Table 1 Changes in metabolite content of two wild soybean cotyledons under alkali stress

Under alkali stress, compared with control, the relative content of glutamine increased in the cotyledons of both wild soybeans but increased more in GS2, with a significant increase of 1.36-fold (P < 0.01). More interestingly, nitrogenous compounds threonine, tryptophan, phenylalanine, asparagine, glutamic acid, alanine and 4-aminobutyric acid significantly increased by 0.40-, 0.89-, 0.84-, 0.24-, 0.38-, 0.14-, and 0.63-fold, respectively, in GS1 cotyledons (P < 0.05), but decreased by 0.45-, 0.15-, 0.34-, 0.18-, 0.68-, 0.29-, and 0.15-fold in GS2.

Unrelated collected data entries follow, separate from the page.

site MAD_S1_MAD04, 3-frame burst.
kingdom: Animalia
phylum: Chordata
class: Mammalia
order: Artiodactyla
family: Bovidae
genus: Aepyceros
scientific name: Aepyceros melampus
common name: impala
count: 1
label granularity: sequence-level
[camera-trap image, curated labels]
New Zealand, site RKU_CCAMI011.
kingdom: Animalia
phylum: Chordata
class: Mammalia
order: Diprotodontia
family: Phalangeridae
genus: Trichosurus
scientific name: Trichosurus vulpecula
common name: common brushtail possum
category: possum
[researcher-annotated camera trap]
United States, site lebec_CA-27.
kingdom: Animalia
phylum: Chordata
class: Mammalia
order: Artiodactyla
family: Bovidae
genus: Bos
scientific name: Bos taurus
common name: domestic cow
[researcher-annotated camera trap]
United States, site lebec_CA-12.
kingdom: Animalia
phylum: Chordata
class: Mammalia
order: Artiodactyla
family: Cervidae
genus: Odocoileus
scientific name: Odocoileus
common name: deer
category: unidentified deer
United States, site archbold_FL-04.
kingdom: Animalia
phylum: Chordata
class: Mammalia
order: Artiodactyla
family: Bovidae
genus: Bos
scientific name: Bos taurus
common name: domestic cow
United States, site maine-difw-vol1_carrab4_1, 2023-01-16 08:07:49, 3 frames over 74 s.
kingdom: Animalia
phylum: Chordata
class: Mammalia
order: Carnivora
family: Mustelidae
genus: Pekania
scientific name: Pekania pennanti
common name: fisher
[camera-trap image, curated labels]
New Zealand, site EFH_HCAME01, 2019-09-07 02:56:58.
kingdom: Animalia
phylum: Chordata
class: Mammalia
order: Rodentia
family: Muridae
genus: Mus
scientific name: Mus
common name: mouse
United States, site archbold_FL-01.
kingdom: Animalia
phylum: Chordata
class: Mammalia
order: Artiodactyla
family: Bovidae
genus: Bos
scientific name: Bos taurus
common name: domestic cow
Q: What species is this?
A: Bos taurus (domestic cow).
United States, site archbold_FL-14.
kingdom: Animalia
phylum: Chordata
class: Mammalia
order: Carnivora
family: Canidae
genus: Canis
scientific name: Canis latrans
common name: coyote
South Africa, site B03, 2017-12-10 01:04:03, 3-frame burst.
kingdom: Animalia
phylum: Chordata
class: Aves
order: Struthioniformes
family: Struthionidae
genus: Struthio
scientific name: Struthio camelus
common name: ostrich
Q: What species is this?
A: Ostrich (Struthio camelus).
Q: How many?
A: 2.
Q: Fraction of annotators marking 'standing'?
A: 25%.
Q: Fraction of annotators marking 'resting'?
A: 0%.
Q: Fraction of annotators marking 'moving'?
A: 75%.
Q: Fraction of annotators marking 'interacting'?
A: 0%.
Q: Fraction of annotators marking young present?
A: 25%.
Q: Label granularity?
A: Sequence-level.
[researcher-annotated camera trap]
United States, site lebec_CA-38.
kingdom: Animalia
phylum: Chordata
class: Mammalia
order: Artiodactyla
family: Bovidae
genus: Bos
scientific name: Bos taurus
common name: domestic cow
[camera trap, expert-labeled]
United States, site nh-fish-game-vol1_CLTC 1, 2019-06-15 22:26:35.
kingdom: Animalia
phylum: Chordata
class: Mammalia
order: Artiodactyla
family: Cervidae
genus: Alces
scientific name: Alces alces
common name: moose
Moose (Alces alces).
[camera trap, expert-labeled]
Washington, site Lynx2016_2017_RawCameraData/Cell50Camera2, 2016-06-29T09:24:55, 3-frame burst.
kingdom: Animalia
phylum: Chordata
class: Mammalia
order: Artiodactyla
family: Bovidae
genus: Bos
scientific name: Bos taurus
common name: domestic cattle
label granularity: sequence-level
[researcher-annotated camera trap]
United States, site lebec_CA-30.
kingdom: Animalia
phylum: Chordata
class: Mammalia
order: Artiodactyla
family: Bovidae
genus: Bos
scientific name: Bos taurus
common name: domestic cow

In comparison with control, under alkali stress, linoleic acid, diglycerol, l-malic acid, succinic acid, and fumaric acid, related to the hydrolysis of stored lipids and glyoxylate cycle, increased in both wild soybean cotyledons but increased more in GS2, with increases of 0.93-, 0.31-, 1.58-, 0.72-, and 0.86-fold, respectively (P < 0.01). The relative contents of citric and isocitric acids, involved in the glyoxylate cycle, increased by 0.25- and 0.29-fold in GS2 cotyledons but decreased by 0.32- and 0.20-fold in GS1, respectively (P < 0.05).

Transcriptome analysis

The gene expression levels in cotyledons of two wild soybeans under control and alkali stress conditions were determined using RNA sequencing (RNA-seq). A total of 78.74 Gb clean data was obtained and the clean data of each sample reached 5.89 Gb. The percentages of Q30 and GC of the clean data were 95.51–96.29% and 44.8–45.36%, respectively. The sequence alignment efficiency between clean data and reference genome Williams 82 ranged within 92.91–95.74% (Table S4). The expression levels of eight cotyledon genes of both ecotypes of wild soybeans determined by qRT-PCR under control and alkali stress conditions were consistent with RNA-seq results, which verified the accuracy of the transcriptome data and confirmed that it could be further analyzed (Fig. S1).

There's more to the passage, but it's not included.